Myron Rolle: “We’ve Got To Make Football Safer”

Over the last decade and beyond, the dangers of football have been well-documented. From concussions to brain damage to CTE, football can dramatically affect the lives of those who play it.

And the NFL, without question, bears responsibility for this.

“The NFL has a tremendous amount of responsibility in high school, college, Pop Warner and lower, too,” former NFL safety and current neurosurgeon Dr. Myron Rolle said on CBS Sports Radio’s Reiter Than You. “A lot of times as young athletes, we look up to the players playing in the NFL and we look up to what the league is doing. I remember growing up and looking at highlights – I think it was called ‘Jacked Up’ or something like that on ESPN – and you see those highlights and you’re like, ‘Man, I want to make a big-collision, high-velocity hit like that as well. And if I want to be like one of these great players that I love and I admire, I need to play like that.’ So, yes, the NFL has a responsibility. I think it needs to get out in front of this issue and have independent neurosurgeons on sidelines, at games, at high schools, at colleges, at Pop Warner – with no fealty to any team, just trying to give objective patient care.”

 

 

Rolle, 30, was a star safety at Florida State. He was a sixth-round draft pick in 2010, spent two seasons with the Titans, and had a cup of coffee with the Steelers before electing to become a neurosurgeon. He is now in residency at Harvard.

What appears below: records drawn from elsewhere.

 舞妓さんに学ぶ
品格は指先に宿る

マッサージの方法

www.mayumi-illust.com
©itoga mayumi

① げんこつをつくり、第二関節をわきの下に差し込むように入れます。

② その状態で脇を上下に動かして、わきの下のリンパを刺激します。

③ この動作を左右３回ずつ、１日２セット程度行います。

Rolle believes that football must change if it wants to continue to dominate the American-sports landscape. Better equipment, better fundamentals, less romanticization of high-collision hits – the list goes on.

If the game does not adapt, it could perish.

“I think it certainly could lose its grip in being that bedrock of American sports,” Rolle said. “It’s such a great sport. It’s so fascinating. It got me an education at Florida State, it allowed me to make some great friends, it provided me with tools that I’m using now in the locker room – handling pressure, communication, strategizing, all these different things that I’m using now in my new discipline. So there’s some outstanding benefits to it. But if we don’t address how serious it is, if we don’t start to get involved in more research and have more targeted therapy for concussions . . . and then also get over this issue of players failing to report some acute symptoms, get over this macho culture (and a fear of being labeled soft) – all of these things need to change. If they do, then I think the sport can exist. But if it doesn’t, I’m afraid the game will either stop or it will change and not look like the way we see it today.”

Rolle was asked if he would let his kids play football.

“I would say yes – but with conditions,” he said. “I would say the equipment has to be great. I would say the fundamentals have to be emphasized. I would say the technique has to really be put out there. And then I’d say educating coaches, educating everyone on what to look for (in terms of the) signs and symptoms. I’d hate to see this game go away. I love it so much, it’s done so much for me, and I would hate to rob that from my children or my nephews or other young kids. But we’ve got to make it safer. I’m hopeful that we are able to find a solution.”